* What this task involves: Select, from the data, each line where "over" occurs.

Stored data
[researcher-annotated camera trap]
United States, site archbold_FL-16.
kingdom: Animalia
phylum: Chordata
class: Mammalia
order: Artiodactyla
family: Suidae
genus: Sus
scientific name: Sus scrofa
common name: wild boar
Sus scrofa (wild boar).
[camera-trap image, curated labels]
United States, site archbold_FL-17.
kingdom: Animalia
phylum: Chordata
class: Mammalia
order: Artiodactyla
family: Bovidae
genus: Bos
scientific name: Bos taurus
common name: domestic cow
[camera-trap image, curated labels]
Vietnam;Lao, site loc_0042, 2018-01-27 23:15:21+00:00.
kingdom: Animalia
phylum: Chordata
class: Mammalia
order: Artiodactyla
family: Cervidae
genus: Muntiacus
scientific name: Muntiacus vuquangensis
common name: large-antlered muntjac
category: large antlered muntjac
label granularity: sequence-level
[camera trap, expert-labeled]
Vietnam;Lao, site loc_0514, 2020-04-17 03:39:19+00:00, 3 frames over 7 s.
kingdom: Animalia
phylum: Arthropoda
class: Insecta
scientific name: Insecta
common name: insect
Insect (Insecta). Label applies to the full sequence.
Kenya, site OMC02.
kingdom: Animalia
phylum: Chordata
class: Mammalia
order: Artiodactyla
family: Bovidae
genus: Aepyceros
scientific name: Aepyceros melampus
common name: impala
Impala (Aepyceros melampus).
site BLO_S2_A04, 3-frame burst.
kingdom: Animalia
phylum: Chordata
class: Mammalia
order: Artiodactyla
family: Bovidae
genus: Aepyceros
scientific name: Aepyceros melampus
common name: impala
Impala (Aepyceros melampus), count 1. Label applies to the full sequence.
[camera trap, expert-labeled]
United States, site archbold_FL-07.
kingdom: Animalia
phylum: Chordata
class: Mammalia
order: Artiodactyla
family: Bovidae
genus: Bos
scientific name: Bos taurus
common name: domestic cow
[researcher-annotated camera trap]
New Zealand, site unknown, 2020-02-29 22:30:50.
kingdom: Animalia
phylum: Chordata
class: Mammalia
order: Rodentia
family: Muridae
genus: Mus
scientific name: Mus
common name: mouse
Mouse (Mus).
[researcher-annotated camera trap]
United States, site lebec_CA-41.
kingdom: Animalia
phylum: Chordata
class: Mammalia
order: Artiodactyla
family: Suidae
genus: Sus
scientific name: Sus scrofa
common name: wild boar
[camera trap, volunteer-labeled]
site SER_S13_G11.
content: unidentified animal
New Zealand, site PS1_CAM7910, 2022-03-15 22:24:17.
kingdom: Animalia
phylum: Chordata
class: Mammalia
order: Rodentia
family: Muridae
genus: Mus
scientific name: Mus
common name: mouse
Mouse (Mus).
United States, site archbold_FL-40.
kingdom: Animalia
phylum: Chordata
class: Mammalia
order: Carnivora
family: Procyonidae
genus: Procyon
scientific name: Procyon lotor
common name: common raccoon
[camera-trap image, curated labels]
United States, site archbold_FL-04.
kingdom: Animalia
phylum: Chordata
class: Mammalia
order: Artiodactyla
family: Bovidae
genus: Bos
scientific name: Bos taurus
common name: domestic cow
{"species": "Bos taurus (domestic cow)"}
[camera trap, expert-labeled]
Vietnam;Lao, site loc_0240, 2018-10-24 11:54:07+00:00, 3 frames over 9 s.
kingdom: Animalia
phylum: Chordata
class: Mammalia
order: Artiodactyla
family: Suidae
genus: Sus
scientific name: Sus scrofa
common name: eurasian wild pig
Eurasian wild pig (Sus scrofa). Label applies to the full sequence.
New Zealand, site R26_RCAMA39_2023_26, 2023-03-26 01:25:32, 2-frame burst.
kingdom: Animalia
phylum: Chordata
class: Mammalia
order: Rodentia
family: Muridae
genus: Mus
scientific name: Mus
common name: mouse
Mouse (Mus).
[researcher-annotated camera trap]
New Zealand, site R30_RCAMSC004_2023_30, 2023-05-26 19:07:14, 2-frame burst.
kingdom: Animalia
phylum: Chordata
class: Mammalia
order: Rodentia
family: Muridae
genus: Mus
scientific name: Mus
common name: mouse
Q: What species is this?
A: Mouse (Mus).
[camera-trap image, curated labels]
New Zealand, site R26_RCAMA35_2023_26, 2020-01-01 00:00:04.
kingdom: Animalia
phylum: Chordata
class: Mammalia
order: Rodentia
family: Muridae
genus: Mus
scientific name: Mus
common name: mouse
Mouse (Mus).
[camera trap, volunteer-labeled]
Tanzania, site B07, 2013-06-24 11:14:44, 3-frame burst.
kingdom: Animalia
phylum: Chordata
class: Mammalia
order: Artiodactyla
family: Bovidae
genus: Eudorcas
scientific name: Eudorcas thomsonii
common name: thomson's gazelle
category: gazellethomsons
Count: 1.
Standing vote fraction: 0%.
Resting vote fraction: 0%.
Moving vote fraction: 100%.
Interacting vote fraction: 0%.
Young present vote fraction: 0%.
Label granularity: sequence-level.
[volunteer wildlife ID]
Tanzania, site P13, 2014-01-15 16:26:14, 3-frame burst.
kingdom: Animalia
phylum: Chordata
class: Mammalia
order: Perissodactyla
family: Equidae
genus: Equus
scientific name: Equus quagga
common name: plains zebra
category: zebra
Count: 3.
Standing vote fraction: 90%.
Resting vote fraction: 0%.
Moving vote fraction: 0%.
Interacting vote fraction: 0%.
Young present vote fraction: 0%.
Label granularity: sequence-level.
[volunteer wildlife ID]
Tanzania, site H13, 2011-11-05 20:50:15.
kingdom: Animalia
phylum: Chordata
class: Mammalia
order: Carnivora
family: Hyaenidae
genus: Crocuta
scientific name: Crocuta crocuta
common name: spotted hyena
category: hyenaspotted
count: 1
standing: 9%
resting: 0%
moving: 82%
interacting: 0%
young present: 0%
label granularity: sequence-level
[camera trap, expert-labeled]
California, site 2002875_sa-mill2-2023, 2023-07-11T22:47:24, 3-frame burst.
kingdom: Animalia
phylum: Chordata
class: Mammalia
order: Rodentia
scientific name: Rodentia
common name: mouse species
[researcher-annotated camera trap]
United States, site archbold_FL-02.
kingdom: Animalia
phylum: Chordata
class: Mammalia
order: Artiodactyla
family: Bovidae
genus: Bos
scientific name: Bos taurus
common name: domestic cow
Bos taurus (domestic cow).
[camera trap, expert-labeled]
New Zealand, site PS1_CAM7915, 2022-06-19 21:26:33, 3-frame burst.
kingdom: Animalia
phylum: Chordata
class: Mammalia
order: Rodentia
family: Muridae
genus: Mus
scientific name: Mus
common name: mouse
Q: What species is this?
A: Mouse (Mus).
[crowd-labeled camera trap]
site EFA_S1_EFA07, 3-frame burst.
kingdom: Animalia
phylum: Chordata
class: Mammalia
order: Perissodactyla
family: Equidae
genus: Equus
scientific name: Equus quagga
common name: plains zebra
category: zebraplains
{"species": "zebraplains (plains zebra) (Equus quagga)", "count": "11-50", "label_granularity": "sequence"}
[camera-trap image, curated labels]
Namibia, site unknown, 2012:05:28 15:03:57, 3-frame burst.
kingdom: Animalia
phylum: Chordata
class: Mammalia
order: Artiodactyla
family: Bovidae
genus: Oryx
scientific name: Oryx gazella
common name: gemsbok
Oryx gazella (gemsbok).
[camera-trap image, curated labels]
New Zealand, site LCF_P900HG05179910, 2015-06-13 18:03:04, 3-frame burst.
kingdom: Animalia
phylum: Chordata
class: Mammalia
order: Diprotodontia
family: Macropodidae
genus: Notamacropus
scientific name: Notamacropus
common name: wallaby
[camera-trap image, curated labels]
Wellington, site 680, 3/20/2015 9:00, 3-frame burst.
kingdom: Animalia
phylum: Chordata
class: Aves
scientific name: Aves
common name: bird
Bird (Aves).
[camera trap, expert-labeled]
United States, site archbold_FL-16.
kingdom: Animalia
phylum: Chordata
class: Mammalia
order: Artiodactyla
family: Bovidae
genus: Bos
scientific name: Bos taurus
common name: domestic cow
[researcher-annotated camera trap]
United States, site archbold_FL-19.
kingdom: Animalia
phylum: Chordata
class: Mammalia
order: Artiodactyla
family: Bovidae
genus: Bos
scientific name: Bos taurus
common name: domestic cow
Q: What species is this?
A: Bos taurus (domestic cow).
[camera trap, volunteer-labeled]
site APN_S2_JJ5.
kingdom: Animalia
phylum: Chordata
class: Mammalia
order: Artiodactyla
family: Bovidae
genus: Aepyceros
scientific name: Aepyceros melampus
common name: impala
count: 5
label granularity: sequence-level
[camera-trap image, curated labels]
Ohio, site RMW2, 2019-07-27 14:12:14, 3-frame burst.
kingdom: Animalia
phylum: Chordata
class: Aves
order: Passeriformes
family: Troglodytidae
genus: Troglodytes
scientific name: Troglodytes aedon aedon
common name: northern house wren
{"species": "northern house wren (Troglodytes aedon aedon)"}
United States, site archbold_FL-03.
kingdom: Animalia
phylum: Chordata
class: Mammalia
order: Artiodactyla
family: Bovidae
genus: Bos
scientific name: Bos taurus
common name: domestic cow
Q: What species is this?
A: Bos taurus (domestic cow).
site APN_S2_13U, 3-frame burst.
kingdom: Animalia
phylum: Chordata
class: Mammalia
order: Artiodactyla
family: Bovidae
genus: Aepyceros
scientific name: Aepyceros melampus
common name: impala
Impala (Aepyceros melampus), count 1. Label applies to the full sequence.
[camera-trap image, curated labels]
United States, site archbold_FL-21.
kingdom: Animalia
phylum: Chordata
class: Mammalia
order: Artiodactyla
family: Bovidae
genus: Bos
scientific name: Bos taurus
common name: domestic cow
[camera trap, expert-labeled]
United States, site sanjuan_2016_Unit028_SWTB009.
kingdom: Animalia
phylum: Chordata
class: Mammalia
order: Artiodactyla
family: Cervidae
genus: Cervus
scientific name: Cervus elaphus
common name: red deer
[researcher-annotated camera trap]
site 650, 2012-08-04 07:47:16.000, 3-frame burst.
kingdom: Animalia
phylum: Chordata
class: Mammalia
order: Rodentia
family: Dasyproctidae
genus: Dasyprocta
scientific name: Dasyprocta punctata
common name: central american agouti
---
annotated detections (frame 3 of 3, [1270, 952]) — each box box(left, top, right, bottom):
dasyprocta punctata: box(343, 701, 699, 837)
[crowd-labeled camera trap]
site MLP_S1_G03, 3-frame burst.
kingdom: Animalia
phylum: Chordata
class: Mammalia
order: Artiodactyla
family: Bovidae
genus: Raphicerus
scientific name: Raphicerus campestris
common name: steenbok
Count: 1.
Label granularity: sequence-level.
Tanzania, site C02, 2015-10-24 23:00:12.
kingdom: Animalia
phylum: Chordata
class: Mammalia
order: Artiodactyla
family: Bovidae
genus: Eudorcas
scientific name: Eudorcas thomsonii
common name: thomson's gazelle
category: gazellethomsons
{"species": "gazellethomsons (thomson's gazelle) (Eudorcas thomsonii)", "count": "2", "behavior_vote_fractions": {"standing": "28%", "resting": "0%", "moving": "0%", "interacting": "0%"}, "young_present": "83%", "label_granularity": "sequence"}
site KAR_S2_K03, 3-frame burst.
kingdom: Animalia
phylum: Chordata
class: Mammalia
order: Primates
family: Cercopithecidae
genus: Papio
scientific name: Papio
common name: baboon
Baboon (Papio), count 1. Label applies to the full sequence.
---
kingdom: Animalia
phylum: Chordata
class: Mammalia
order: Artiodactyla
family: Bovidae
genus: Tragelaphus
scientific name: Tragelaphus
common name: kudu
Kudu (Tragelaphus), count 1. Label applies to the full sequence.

* Written response:
Vietnam;Lao, site loc_0514, 2020-04-17 03:39:19+00:00, 3 frames over 7 s.
Vietnam;Lao, site loc_0240, 2018-10-24 11:54:07+00:00, 3 frames over 9 s.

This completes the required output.